• Prompt 1
Decide whether each statement below agrees with the text on SMILES errors. Answer yes or no for each, and quote the deciding words of the text.
(a) Semantic errors are strings that are not valid SMILES.
(b) Longer training and larger models help the model avoid syntactic errors.
(c) The training data contains no long, saturated hydrocarbon chains.
• Prompt 2
In the text on SMILES errors, retype the passage from the words "Of course, because" up to and including the words "and larger models.".
:: Page text ::
Of course, because SMILES strings are syntactially rigid, often with long-range dependencies, a simple model like this smaller LSTM will sometimes generate molecules which are _almost_ but not quite valid. Models become better at avoiding these syntactic errors with longer training and larger models. 

Above, we can see that the model has learned to generate valid SMILES strings, but we can also see information on the types of errors the model makes. These fall into two categories, syntactic errors, where the model generates a string which is not valid SMILES, and semantic errors, where the model generates a valid SMILES string but one which does not correspond to a real molecule. 

Syntactic: e.g. The model has a tendancy to open parentheses but not close them, or opening rings but not specifying where they close.
`SMILES Parse Error: extra open parentheses while parsing: CC(=O)N[C@@H](CCCCN)C(=O)N[C@@H](CCCCN)C(=O)N[C@@H](CCCN=C(N)N)C(=O)N[C@@H](CC(C)C)C(=O)N[C@@H](CCCC
SMILES Parse Error: check for mistakes around position 96:
(CC(C)C)C(=O)N[C@@H](CCCC
`

Semantic: E.g. Occasionally generating molecules where atoms have incorrect valences (e.g. F with two bonds):
`SMILES Parse Error: Failed parsing SMILES ' HC(=O)N[C@H](C(=O)N[C@@H](CCCCN)C(=O)N[C@@H](CCCCN)C(=O)N[C@@H](CCCCN)C(=O)N[C@@H](Cc1ccc(O)cc1)C(=O''
Explicit valence for atom # 0 F, 2, is greater than permitted` 

The model also appears to have a real desire to generate long, saturated hydrocarbon chains. The training data does include some of these, so it's not surprising that the model has learned to generate them. If in doubt, the next character is probably just a saturated carbon atom.
:::
:: Dataset content ::
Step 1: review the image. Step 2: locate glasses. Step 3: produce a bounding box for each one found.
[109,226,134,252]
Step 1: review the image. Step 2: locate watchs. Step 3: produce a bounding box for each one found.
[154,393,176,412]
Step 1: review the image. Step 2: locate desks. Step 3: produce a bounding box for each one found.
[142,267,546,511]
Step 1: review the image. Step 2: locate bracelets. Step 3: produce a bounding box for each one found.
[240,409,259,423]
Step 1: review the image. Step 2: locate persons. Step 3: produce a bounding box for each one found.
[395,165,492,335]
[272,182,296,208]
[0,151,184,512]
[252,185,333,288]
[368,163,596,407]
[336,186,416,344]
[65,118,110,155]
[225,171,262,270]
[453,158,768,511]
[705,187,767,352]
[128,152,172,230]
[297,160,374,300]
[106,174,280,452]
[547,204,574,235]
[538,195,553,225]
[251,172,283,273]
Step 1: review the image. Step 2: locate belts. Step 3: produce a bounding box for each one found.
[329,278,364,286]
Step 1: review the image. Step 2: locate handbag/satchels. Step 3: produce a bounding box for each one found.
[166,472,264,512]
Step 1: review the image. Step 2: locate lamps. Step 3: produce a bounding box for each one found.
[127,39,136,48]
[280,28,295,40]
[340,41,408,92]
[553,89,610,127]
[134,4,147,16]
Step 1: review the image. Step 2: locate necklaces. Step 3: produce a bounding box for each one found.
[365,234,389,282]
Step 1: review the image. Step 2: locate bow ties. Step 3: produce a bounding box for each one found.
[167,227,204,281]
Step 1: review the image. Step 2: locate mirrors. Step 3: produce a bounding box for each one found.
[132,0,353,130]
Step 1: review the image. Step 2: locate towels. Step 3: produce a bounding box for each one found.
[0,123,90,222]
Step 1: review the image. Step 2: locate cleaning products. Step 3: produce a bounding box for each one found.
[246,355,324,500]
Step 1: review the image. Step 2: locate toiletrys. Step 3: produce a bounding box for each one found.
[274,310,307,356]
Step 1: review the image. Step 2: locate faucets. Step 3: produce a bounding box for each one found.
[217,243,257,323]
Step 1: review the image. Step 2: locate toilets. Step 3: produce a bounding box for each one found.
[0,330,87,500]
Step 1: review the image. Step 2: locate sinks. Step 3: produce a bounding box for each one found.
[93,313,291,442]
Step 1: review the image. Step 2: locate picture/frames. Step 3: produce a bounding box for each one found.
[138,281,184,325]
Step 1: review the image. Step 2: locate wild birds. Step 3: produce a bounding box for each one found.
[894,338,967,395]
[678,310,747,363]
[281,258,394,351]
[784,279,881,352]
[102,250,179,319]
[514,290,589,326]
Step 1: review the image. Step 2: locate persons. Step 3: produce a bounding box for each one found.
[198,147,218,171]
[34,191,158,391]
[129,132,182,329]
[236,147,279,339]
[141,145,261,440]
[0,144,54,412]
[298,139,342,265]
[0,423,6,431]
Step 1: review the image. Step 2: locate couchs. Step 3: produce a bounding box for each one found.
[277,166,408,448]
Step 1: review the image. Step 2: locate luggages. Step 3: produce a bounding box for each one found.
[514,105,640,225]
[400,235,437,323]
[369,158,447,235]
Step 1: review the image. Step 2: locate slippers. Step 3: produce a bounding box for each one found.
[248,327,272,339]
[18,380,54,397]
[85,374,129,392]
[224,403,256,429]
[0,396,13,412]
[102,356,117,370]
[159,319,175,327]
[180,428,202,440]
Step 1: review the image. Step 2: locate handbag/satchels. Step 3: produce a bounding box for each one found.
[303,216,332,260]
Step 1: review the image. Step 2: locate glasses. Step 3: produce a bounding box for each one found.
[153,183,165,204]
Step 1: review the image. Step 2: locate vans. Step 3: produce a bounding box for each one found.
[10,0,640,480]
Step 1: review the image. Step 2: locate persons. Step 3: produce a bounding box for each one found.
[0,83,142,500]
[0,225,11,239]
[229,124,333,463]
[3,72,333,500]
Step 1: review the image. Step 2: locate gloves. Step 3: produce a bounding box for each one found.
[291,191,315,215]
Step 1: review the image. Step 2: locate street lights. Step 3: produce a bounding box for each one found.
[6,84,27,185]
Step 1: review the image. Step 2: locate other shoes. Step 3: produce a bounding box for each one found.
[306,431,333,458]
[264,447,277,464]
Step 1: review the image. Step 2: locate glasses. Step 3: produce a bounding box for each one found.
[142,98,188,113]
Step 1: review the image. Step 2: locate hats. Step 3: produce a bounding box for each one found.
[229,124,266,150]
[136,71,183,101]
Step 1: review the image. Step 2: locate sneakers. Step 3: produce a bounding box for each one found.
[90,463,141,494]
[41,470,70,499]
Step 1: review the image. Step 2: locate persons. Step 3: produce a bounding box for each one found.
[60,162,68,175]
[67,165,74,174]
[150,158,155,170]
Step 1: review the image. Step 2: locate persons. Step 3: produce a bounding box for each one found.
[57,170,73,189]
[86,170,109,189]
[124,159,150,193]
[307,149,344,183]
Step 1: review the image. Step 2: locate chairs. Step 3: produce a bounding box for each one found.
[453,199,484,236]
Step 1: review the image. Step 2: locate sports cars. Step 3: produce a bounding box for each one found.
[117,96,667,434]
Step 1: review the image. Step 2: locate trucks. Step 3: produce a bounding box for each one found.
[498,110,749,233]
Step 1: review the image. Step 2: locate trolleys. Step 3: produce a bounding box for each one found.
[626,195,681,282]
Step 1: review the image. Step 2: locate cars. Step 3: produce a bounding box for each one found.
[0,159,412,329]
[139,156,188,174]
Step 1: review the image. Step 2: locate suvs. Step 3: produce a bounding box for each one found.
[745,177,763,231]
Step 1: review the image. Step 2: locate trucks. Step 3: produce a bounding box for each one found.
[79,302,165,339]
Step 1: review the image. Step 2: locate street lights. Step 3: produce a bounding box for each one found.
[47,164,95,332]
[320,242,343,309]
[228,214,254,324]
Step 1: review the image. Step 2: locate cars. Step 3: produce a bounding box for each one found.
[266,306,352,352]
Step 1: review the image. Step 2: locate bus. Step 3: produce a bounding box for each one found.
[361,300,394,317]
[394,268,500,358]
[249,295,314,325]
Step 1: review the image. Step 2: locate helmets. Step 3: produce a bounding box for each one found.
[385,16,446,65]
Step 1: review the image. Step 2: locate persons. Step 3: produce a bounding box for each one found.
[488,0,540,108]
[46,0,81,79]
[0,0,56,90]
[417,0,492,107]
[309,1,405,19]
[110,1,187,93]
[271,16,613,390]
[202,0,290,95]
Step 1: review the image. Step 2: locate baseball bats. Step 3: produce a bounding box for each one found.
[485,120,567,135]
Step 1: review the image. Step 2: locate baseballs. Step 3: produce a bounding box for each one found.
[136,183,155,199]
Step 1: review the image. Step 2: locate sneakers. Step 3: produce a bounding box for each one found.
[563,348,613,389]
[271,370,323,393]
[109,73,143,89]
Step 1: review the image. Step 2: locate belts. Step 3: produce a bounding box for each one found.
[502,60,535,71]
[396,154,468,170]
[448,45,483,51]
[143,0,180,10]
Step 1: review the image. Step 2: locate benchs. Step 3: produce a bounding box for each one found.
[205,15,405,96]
:::
• Complete answer 1
(a) No: "semantic errors, where the model generates a valid SMILES string but one which does not correspond to a real molecule"
(b) Yes: "Models become better at avoiding these syntactic errors with longer training and larger models."
(c) No: "The training data does include some of these"

• Complete answer 2
Of course, because SMILES strings are syntactially rigid, often with long-range dependencies, a simple model like this smaller LSTM will sometimes generate molecules which are _almost_ but not quite valid. Models become better at avoiding these syntactic errors with longer training and larger models.